HBx-expressing HepG2 cells were treated with STM2457 (20 μM, 24 h). A Global RNA m6A levels in cells were measured. B NLRP3 mRNA levels were detected by qRT-PCR. C The mRNA stability assay for half-life of NLRP3 mRNA transcript was measured by qRT-PCR in cells treated with actinomycin D (ActD, 5 μg/ml) at the indicated time points. D Expression levels of NLRP3, ASC, Caspase-1, GSDMD, and IL-1β proteins were detected by WB. E Representative IF images showing co-localization of GSDMD-N (red) and Dio (green) were captured by confocal microscopy (Left). Scale bar, 10 µm. Quantification of the relative intensity of GSDMD-N/Dio is shown in a bar graph (Right). F–H The release levels of LDH (F), IL-1β (G), and IL-18 (H) in supernatants were detected. I Representative images showing Oil red O staining (Scale bar, 100 μm) and IF staining of LD (Scale bar, 10 μm) in cells. J, K The levels of TC (J) and TG (K) in cells were detected. Data are presented as mean ± SD, n = 3. *, P < 0.05, compared to the control group. #, P < 0.05, compared to the corresponding group.

Fig. 7. METTL3 intervention by STM2457 alleviates NLRP3-dependent MASH in HBx-Tg mice in vivo.

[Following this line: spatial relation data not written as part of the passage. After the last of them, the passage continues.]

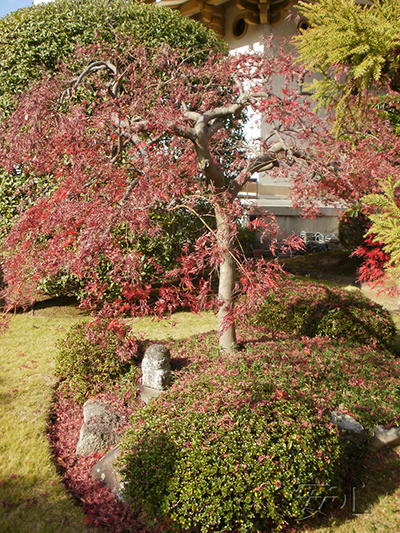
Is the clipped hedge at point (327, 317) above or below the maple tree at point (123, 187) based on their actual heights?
→ below

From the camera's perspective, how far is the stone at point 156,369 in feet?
15.9

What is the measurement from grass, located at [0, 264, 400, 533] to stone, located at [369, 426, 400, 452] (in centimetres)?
8

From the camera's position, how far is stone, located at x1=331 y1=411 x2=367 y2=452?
4.00 metres

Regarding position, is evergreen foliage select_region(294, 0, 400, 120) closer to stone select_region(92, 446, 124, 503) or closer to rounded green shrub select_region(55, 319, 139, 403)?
rounded green shrub select_region(55, 319, 139, 403)

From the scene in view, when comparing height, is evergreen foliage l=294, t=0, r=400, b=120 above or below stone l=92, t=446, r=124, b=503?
above

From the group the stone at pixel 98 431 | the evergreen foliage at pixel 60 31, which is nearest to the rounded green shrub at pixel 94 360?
the stone at pixel 98 431

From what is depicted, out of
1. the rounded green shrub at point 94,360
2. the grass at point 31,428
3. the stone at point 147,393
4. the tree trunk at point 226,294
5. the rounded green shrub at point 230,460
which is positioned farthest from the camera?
the tree trunk at point 226,294

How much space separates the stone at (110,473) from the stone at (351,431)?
6.73 feet

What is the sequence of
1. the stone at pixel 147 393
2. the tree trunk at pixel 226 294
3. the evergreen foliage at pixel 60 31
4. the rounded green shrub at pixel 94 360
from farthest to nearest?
1. the evergreen foliage at pixel 60 31
2. the tree trunk at pixel 226 294
3. the rounded green shrub at pixel 94 360
4. the stone at pixel 147 393

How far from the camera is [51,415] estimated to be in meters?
4.83

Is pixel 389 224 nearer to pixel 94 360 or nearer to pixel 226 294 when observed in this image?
pixel 226 294

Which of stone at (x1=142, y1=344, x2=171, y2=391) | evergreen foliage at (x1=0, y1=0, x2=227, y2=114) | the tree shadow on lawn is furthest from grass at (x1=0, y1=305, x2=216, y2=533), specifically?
evergreen foliage at (x1=0, y1=0, x2=227, y2=114)

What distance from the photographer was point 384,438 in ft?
14.2

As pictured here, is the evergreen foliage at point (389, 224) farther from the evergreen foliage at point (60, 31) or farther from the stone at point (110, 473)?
the evergreen foliage at point (60, 31)
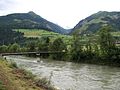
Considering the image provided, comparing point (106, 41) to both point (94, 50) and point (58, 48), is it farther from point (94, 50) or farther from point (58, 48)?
point (58, 48)

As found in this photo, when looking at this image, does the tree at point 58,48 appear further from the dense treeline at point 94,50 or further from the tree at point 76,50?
the tree at point 76,50

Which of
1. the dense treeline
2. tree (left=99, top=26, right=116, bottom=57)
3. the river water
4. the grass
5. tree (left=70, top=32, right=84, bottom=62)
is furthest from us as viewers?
tree (left=70, top=32, right=84, bottom=62)

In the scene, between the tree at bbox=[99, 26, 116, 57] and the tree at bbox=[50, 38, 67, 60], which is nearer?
the tree at bbox=[99, 26, 116, 57]

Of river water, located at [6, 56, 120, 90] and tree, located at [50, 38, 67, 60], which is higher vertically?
tree, located at [50, 38, 67, 60]

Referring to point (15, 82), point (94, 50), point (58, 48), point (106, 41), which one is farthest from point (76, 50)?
point (15, 82)

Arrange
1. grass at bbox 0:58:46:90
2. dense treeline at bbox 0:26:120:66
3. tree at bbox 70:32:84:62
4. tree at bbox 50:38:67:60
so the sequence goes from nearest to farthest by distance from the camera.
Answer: grass at bbox 0:58:46:90 < dense treeline at bbox 0:26:120:66 < tree at bbox 70:32:84:62 < tree at bbox 50:38:67:60

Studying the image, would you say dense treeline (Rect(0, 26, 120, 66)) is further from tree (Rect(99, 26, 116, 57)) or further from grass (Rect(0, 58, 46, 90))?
grass (Rect(0, 58, 46, 90))

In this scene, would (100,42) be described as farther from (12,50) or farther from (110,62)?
(12,50)

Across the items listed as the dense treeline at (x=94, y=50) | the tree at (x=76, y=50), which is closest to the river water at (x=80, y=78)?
the dense treeline at (x=94, y=50)

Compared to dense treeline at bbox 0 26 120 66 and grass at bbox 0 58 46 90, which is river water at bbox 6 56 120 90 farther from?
dense treeline at bbox 0 26 120 66

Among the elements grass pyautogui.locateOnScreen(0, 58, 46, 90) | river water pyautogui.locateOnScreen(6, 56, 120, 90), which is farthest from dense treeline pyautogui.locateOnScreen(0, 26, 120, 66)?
grass pyautogui.locateOnScreen(0, 58, 46, 90)

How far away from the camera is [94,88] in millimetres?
41344

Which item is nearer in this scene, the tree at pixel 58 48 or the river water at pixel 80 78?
the river water at pixel 80 78

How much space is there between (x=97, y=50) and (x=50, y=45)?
33177 mm
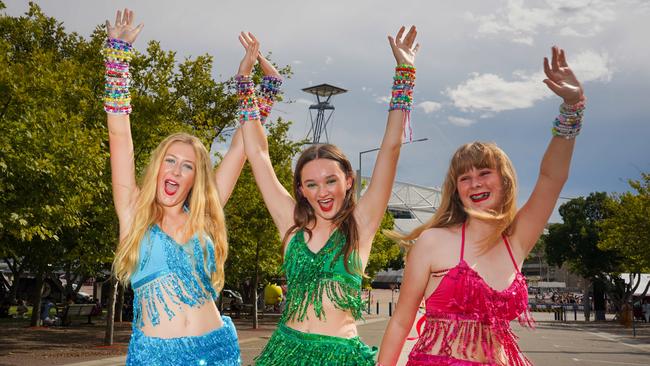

HBx-Tg mice were used to construct the MASH model, and MCD-fed mice served as the positive model. Mice revived daily intraperitoneal injection of STM2457 (50 mg•kg⁻¹ BW) for two weeks, while wild-type mice served as the negative control. n = 5 per group. A Global RNA m6A levels in livers were measured by colorimetric assays. B RIP-qPCR analysis of NLRP3 mRNA in livers illustrating the binding interaction between NLRP3 mRNA and METTL3 using anti-METTL3 antibody. C MeRIP-qPCR analysis of m6A levels on NLRP3 mRNA in livers using anti-m6A antibody. D Relative mRNA levels of NLRP3 and pyroptosis-related genes in livers were detected by qRT-PCR. E, F Expression levels of NLRP3, ASC, Caspase-1, GSDMD, and IL-1β proteins in livers were detected by WB. (G) Representative IHC staining images showing NLRP3 protein expression in liver tissues. Scale bar, 100 μm. H, I Levels of serum IL-1β (H) and IL-18 (I) were detected. J, K Levels of serum ALT (J) and AST (K) were detected. L, M Levels of TC (L) and TG (M) in livers were detected. N Representative images showing H&E, Oil red O, and Masson staining in liver tissues. Scale bar, 100 μm. Black arrows indicate inflammatory foci. O MASH score analysis is shown in a bar graph. Data are presented as mean ± SD, n = 3. *, P < 0.05, compared to the control group. #, P < 0.05, compared to the corresponding group.